Casa de Espíritos

quarta-feira, junho 21, 2006

Paixão segundo C. (o fim)

C. costumava ir sempre sózinha àquela praia. Uma praia boa de iodo, cheia de rochas. C. colocava os pés com todo o cuidado até encontrar um canto confortável onde pudesse estender a toalha. Naquele dia, pôs mal o pé. Caiu. Quando abriu os olhos, viu sangue no peito, no biquini, nas mãos. Voltou a respirar e levantou-se. Fez o caminho de volta à estrada onde havia deixado o carro. Conduziu até aos bombeiros, sempre a aparar o sangue que teimava em não estancar. Fizeram-lhe o curativo e levaram-na ao hospital, a mais de 80 km dali. Sempre sózinha. Chegou a casa já à noite, com o queixo cheio de pontos. Às 22h, lá estava a mensagem dele. Tinha ligado o telemóvel para a enviar, e desligou logo a seguir. Nunca estava disponível. Não podia estar disponível para ela. Foi no dia da queda que C. decidiu nunca mais lhe responder. Tinha passado um ano e a paixão continuava lá. Mas a queda abriu-lhe o queixo e fechou-lhe o coração.

quarta-feira, junho 07, 2006

Sobre o Brasil

"Estou habituado com a miséria, mas com a maldade não dá para acostumar"
(in jornal o Metro; entrevista a Marcelo D2)

========================================

O QUE FAZER A
Traduza para inglês esta frase do trecho da página: "Mas a queda abriu-lhe o queixo e fechou-lhe o coração."
O QUE FAZER B
Continue o trecho da página, o blog Casa de Espíritos, a partir da última linha que aparece.

DADOS FORNECIDOS
========================================

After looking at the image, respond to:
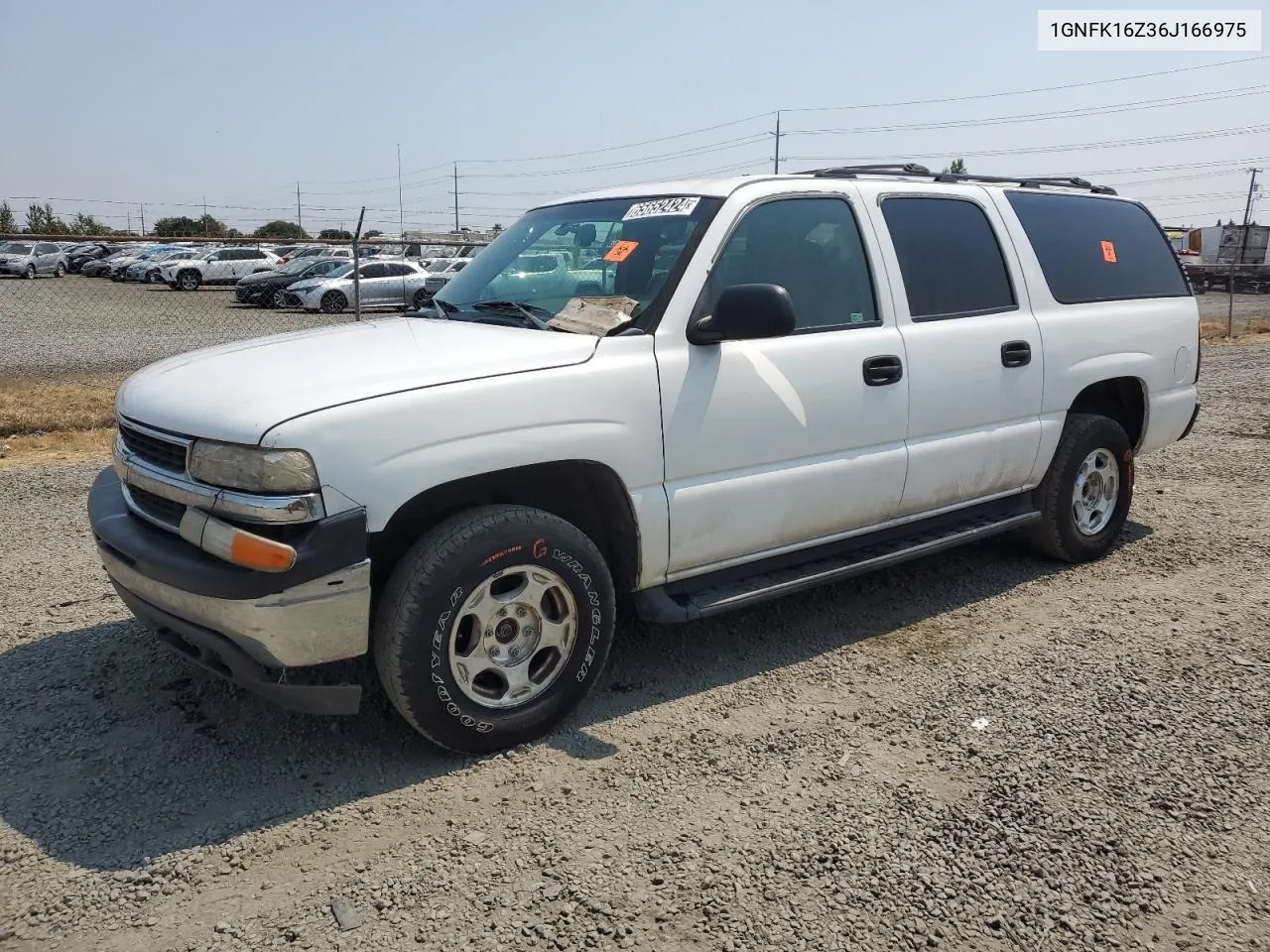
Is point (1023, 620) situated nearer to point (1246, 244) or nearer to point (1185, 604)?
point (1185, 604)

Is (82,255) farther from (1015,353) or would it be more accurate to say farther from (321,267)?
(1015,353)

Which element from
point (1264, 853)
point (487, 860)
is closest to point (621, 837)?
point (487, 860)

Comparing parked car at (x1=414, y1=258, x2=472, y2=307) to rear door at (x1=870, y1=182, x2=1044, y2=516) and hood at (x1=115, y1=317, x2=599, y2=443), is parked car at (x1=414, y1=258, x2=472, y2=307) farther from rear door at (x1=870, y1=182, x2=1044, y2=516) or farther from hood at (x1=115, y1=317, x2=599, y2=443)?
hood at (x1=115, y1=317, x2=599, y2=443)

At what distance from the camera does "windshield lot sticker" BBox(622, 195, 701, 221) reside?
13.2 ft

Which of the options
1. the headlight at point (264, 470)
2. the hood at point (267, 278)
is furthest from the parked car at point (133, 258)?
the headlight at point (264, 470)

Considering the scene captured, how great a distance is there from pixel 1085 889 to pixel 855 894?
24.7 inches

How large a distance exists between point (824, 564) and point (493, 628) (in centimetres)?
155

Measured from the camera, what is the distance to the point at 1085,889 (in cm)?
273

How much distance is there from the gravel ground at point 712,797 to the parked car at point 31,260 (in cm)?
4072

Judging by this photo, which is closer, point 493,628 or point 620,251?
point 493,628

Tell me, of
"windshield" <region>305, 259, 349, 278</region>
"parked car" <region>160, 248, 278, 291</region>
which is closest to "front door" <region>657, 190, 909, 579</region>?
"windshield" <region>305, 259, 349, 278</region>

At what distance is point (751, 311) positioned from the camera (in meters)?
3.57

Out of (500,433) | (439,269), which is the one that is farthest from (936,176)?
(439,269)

========================================

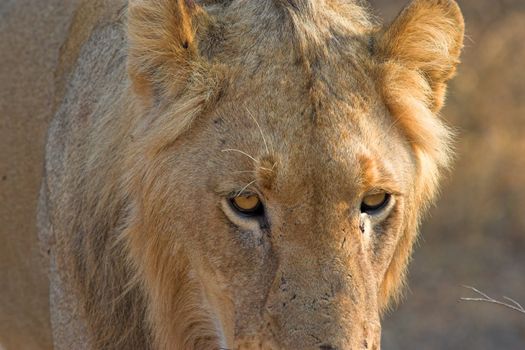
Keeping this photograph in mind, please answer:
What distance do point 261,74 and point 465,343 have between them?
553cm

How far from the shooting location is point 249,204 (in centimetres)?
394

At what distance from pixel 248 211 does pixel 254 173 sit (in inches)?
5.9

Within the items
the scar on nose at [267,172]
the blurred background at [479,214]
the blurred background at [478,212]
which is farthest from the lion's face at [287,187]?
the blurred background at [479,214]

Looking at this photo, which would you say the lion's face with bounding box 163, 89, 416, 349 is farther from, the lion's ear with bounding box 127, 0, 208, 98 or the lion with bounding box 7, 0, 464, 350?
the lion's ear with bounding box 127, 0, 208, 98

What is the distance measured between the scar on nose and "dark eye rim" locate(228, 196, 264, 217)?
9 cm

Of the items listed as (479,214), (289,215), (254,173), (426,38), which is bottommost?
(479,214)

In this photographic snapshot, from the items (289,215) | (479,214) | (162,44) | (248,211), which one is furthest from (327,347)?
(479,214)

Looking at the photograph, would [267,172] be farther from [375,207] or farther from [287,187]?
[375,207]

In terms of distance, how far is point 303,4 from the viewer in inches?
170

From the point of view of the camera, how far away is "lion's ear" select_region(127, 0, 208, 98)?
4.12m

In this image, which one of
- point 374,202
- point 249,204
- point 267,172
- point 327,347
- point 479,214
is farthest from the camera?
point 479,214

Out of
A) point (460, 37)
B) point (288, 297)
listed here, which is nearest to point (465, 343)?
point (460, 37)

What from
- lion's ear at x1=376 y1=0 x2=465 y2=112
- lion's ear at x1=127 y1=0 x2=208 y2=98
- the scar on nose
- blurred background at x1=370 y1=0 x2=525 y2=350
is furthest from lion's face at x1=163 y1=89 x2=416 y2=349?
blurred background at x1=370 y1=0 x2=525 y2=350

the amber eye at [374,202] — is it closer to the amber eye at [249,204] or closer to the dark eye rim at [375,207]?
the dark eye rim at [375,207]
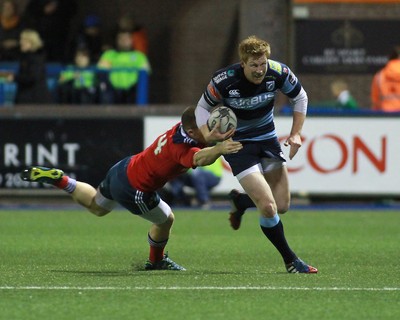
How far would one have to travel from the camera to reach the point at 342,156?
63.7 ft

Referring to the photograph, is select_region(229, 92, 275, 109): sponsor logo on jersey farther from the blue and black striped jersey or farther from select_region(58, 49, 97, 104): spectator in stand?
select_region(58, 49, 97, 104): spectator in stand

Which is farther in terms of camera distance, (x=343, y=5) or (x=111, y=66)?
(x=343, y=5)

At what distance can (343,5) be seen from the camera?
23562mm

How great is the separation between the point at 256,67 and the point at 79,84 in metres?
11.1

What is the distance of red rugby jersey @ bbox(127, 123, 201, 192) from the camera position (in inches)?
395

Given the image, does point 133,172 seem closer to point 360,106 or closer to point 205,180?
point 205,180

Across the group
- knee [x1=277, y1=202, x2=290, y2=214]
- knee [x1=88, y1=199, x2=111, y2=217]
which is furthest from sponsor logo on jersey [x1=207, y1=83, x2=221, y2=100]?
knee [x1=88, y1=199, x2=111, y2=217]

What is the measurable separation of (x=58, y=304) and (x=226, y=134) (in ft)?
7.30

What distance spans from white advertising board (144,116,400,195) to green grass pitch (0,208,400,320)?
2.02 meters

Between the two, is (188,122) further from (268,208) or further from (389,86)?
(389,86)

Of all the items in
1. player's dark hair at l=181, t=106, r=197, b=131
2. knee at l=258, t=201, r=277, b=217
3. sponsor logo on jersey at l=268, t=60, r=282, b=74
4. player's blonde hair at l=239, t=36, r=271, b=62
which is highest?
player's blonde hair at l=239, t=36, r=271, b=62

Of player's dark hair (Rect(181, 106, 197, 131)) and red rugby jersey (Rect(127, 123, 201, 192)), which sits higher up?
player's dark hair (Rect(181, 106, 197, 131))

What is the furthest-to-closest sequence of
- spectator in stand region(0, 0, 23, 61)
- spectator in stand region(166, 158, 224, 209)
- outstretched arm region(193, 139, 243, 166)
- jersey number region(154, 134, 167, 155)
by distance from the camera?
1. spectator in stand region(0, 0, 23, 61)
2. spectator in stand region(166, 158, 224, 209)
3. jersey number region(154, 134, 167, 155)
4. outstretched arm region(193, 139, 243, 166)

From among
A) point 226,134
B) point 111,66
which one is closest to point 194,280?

========================================

RESPOSTA A
But the fall split her chin open and closed her heart.

RESPOSTA B
terça-feira, junho 06, 2006

De como eu (quase) nunca me lembro dos aniversários

Conhecemo-nos há pelo menos 14 anos. E há dois anos descobri que o teu aniversário era a 11, e não a 10. Durante todos estes anos liguei-te sempre a tempo, apesar de pensar estar atrasada. Este ano lembrei-me antes, mas esqueci-me no próprio dia. E nos dias que se seguiram. Lembrei-me de te ligar. Mas esqueci-me. (Lembra-me de tomar as ampolas) Lembro-me agora: parabéns. E as melhoras para a hérnia.

sexta-feira, junho 02, 2006

José e Maria

O avô repete a mesma ladaínha todos os dias há quase quatro anos. 'Chama a A. para me cortar a barba'. 'Quando é que jantamos?' 'Já são horas de ir deitar?' Dez, onze, doze vezes por dia. A avó vai respondendo como pode. Às vezes ri-se, outras vezes dá-lhe palmadas nas costas e pede para ele se calar.
O avô passa o dia sentado numa cadeira de rodas. Não vê quase nada, nem ouve. E até este Inverno, nunca queria sair da sua marquise. Dorme de dia, quer conversa de noite. Ele e a avó estão juntos há sessenta anos. A avó abraça-se a ele e dá-lhe beijinhos quando demora mais que o normal depois da missa. E chora quando se lembra das acrobacias que ele fazia em cima da bicicleta ou quando corria os bailes a tocar acordeão.
O avô vai falando cada vez menos. Desde há um mês que se esforça para pôr a sua cadeira a andar até ao quintal e pergunta à avó para que lado é a Aldeia da Mata, que ele quer ir ter com os pais. A Aldeia fica a quase 300 quilómetros, foi onde o avô nasceu e viveu grande parte da sua vida. A avó diz-lhe que os pais morreram há muitos muitos anos. O avô diz que não, que ainda os viu há pouco tempo.